On 2/14/22 15:01, Daniel P. Berrangé wrote:
On Mon, Feb 14, 2022 at 02:32:55PM +0100, Michal Privoznik wrote:
> I've rewritten our virMutexes to check for failures [1] and saw couple
> of problems. In most cases we are destroying a locked mutex which these
> patches aim to fix. Then we have virLogLock() which is locked in
> virFork() and then unlocked from child (a different process) which is
> problematic. Pthread doesn't like it when one thread locks a mutex only
> so that another one unlocks it. Semaphores don't care.
Despite behaviuor being undefined, in practice it works with any
impl we have in supported platforms.
Indeed, that's why I haven't sent the patch that rewrites virLogMutex.

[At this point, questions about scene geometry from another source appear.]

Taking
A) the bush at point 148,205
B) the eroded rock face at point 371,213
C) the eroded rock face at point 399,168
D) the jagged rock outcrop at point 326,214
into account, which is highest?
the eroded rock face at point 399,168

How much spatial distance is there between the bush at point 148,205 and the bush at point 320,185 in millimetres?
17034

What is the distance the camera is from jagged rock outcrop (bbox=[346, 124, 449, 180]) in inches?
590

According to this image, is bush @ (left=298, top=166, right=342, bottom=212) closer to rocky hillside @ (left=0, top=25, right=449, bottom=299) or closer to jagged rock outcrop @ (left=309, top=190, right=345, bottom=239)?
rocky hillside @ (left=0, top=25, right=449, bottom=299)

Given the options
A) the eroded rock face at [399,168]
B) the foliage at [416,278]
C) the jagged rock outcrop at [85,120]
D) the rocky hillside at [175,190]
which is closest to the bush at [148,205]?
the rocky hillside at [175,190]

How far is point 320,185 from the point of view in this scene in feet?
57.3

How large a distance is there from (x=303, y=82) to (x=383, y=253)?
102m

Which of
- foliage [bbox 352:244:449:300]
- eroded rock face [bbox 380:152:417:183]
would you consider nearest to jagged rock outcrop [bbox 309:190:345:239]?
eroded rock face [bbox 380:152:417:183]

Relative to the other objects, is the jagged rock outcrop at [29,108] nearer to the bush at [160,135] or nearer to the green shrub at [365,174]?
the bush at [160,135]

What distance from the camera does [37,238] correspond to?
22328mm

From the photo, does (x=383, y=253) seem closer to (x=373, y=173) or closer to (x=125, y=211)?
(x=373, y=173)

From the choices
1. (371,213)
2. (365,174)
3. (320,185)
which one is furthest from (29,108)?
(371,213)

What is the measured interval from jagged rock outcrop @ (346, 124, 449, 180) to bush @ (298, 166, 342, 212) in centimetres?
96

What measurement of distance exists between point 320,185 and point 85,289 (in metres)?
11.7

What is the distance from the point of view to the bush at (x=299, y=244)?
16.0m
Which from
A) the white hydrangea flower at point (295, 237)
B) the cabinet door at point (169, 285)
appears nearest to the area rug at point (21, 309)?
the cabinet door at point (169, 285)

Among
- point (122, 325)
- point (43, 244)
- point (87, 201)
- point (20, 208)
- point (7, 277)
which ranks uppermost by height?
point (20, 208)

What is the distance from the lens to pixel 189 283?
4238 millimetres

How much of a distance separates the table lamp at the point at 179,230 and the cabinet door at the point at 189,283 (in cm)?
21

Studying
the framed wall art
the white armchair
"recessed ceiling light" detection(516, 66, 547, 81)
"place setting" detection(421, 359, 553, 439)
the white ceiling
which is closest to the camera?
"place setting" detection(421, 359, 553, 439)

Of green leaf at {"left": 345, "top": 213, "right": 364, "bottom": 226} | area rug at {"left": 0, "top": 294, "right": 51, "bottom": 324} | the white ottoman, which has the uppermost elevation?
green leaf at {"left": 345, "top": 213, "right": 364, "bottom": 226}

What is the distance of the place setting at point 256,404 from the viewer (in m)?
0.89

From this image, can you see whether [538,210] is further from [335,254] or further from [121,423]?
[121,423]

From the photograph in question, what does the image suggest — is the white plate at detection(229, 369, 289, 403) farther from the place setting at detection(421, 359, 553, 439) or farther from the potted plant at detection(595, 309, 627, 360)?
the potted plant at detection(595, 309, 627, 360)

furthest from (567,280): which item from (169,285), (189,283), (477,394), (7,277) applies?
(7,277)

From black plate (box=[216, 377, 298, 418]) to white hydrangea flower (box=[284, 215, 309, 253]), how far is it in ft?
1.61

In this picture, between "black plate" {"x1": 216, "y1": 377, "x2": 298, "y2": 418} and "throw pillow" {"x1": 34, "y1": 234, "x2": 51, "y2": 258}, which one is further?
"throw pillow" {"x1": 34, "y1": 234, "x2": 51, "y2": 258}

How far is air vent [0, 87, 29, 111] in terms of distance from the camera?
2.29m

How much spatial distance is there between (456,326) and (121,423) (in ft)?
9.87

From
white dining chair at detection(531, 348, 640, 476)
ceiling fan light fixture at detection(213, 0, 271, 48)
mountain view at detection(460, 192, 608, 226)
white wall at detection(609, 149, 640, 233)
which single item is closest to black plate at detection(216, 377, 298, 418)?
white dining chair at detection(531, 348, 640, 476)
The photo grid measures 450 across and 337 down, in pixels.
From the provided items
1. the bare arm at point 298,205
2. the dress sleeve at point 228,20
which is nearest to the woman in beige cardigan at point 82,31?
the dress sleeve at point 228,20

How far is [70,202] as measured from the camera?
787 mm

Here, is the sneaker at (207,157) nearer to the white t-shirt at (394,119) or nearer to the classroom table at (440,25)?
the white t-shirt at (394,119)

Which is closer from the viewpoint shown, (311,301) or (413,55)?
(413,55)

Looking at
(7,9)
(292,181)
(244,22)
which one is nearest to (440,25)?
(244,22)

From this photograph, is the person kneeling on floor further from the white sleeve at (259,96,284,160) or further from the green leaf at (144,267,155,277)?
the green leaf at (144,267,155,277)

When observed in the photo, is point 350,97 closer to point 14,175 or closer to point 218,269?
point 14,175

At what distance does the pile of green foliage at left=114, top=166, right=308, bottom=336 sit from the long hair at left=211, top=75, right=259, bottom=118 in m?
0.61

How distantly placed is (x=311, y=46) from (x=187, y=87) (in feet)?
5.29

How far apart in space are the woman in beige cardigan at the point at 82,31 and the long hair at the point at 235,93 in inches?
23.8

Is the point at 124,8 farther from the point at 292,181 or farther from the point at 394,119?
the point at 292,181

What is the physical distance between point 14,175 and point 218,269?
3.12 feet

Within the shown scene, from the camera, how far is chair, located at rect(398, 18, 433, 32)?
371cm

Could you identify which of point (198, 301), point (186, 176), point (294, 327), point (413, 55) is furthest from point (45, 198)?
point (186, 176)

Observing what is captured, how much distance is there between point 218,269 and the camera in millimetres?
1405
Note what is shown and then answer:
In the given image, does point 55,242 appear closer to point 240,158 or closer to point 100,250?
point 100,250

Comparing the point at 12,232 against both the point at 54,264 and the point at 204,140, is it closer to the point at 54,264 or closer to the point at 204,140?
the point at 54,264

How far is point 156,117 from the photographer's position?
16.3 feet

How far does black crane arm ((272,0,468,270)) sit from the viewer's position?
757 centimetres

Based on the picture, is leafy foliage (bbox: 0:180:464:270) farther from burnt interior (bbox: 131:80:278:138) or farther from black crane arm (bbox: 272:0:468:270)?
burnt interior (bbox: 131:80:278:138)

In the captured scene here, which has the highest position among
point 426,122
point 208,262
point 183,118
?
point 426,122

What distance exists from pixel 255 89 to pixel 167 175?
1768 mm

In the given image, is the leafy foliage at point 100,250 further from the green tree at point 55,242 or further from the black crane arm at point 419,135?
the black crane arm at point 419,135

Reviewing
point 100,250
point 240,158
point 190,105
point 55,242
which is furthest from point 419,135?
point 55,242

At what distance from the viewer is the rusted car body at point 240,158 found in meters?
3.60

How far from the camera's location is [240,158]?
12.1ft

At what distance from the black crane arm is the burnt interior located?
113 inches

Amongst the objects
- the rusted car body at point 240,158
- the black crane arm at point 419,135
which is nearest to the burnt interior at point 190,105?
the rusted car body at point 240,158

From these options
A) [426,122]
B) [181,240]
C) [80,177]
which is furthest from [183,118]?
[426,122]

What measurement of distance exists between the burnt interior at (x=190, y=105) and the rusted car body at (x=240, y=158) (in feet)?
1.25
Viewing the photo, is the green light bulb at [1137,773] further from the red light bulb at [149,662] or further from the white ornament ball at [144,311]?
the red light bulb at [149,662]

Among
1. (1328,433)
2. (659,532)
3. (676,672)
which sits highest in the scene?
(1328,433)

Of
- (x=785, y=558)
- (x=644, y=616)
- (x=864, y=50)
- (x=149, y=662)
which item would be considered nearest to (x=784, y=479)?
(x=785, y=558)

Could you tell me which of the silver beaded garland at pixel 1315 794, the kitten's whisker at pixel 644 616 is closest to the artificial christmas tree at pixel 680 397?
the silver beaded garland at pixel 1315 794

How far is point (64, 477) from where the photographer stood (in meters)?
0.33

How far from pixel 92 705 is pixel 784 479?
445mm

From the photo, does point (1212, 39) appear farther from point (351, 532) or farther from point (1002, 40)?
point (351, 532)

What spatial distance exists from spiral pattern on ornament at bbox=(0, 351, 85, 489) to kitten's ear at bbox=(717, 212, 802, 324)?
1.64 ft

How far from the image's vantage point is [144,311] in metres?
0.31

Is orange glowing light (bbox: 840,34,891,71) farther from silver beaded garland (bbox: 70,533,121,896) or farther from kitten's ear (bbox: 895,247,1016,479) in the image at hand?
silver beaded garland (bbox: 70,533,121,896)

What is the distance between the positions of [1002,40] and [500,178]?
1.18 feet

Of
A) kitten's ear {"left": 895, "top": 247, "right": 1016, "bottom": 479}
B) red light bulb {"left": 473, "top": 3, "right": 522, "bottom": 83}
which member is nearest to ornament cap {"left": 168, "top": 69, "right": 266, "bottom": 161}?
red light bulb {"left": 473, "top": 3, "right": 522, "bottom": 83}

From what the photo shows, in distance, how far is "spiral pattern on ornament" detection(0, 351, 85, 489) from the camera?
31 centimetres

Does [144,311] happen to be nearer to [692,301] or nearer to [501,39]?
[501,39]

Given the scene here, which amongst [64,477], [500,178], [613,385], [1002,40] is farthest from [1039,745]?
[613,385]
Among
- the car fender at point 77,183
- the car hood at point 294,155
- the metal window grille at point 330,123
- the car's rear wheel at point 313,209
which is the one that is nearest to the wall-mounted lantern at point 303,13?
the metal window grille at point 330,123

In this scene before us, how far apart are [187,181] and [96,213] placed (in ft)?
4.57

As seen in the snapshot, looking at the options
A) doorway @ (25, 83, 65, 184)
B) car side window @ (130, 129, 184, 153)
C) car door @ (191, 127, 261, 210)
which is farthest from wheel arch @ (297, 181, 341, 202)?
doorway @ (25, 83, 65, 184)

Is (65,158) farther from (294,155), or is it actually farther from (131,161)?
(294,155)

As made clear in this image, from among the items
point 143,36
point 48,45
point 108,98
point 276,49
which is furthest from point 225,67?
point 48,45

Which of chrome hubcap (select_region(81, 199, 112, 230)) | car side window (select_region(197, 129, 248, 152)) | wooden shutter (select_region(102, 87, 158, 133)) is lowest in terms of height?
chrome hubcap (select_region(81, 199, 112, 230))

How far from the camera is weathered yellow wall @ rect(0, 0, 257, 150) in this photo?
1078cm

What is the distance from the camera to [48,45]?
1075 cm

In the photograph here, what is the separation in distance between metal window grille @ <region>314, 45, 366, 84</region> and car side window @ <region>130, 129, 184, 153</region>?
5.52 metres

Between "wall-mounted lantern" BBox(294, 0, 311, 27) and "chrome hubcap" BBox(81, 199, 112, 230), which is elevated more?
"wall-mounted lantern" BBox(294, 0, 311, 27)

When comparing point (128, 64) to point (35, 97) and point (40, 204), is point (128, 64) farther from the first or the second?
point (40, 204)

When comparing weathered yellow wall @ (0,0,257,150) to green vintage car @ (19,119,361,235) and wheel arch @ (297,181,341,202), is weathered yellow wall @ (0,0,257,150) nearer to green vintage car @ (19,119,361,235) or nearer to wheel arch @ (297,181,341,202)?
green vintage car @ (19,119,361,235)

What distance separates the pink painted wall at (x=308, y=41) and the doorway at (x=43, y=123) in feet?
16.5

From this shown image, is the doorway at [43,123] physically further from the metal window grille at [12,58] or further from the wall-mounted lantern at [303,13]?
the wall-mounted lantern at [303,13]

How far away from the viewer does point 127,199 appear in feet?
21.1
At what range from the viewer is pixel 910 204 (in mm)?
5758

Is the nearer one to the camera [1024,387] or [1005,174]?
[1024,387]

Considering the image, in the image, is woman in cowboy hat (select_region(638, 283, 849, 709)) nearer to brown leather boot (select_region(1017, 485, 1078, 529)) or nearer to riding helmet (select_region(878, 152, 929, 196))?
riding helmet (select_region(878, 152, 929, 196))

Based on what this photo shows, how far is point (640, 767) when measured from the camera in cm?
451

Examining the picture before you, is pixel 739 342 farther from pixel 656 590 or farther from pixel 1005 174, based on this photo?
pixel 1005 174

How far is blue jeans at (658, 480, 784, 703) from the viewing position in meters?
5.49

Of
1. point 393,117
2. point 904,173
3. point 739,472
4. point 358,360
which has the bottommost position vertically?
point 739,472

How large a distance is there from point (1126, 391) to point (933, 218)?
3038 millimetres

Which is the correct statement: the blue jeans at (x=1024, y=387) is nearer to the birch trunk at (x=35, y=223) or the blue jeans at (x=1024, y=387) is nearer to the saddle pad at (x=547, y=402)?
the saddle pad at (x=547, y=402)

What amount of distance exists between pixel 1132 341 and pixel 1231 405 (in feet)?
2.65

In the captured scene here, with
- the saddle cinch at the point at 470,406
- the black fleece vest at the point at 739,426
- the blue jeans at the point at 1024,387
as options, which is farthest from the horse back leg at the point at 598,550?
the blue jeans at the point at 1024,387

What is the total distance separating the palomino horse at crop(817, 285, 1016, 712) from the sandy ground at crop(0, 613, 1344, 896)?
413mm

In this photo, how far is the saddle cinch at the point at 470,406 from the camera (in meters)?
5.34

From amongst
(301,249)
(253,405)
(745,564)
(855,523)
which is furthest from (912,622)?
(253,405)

The key problem we're addressing is that the child process needs
to inherit a known state for the mutex. Whether that state is
locked or unlocked doesn't matter, as long as it has a bulletproof
guarantee of what that status is.
We call virLogLock before fork() to guarantee a locked state,
by blocking on any other threads in the parent that might be
temporarily holding it.
Again, I understand that. It's just that the following code returns an
error:
#include <pthread.h>
#include <stdlib.h>
#include <unistd.h>
#include <stdio.h>
#include <string.h>
int main(int argc, char *argv[])
{
pthread_mutex_t l;
pthread_mutexattr_t attr;
pthread_mutexattr_init(&attr);
pthread_mutexattr_settype(&attr, PTHREAD_MUTEX_ERRORCHECK);
pthread_mutex_init(&l, &attr);
pthread_mutex_lock(&l);
if (fork() == 0) {
/* child */
int rc;
if ((rc = pthread_mutex_unlock(&l)) != 0) {
fprintf(stderr, "unlock error: %s\n", strerror(rc));
abort();
}
}
return 0;
}
Switching to a semaphore works again. I'm not advocating for that
though, it's needless because apparently pthread does the right thing on
all platforms we care about.
The pthread_atfork() handler can be used todo the same trick
if you don't control the place where fork() is called. The
man page explicitly says
https://linux.die.net/man/3/pthread_atfork
"The expected usage is that the prepare handler acquires
all mutex locks and the other two fork handlers release
them."
Which is a terrible advice, let me say. This assumes that there is a
global list of mutexes (which there certainly is not in projects of our
size), but more importantly - this is so fragile to lock ordering than
anything else.
Michal